- **Belge**
· · · ·
NEW YORK – Suriye’nin BM’deki daimi temsilcisi Beşşar el Caferi; dinler arasında hoşgörünün pekiştirilmesi ve radikal şiddete karşı mücadeleye ilişkin düzenlenen oturumların, Suudi rejiminin teröre desteği ve tekfirci ideolojiyi yayma politikalarına sınır koyma çabalarına eşlik etmeleri gerektiğini belirtti.
BM Genel Kurulunun New York’ta düzenlediği yüksek düzeyli oturumda konuşan Caferi; Suudi rejiminin herhangi bir din yada uygarlık veya insani değerlerle bağdaşmayan barbarlık ve tekfirci vahhabi ideolojiyi yayma çabalarına dikkat çekti. Caferi Suudi rejimin müttefikleriyle birlikte bu ideolojiyi yayma ve terörü desteklemede harcadığı paraların hacmine ve bunların sonucunda dökülen masum kanlara vurgu yaptı.
· · · ·
- **Verilen Malzeme**
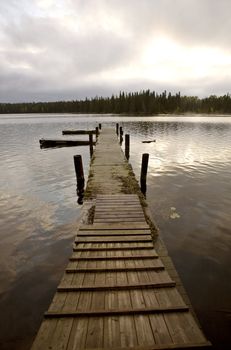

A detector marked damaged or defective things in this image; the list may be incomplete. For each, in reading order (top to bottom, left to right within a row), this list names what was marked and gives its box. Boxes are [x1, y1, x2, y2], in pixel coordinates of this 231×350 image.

broken dock section [31, 127, 211, 348]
· · · ·
- **Yazılı Görevler**
**A)** Belgenin "NEW YORK – Suriye’nin" sözcükleriyle başlayıp "kanlara vurgu yaptı." sözcüklerine kadar süren bölümünü hiçbir değişiklik yapmadan yazınız.
**B)** Belgeye göre Caferi'nin konuştuğu yüksek düzeyli oturumu BM Genel Kurulu hangi kentte düzenlemiştir?

- **Görev Yanıtları**
**A)**
NEW YORK – Suriye’nin BM’deki daimi temsilcisi Beşşar el Caferi; dinler arasında hoşgörünün pekiştirilmesi ve radikal şiddete karşı mücadeleye ilişkin düzenlenen oturumların, Suudi rejiminin teröre desteği ve tekfirci ideolojiyi yayma politikalarına sınır koyma çabalarına eşlik etmeleri gerektiğini belirtti.
BM Genel Kurulunun New York’ta düzenlediği yüksek düzeyli oturumda konuşan Caferi; Suudi rejiminin herhangi bir din yada uygarlık veya insani değerlerle bağdaşmayan barbarlık ve tekfirci vahhabi ideolojiyi yayma çabalarına dikkat çekti. Caferi Suudi rejimin müttefikleriyle birlikte bu ideolojiyi yayma ve terörü desteklemede harcadığı paraların hacmine ve bunların sonucunda dökülen masum kanlara vurgu yaptı.

**B)** New York'ta.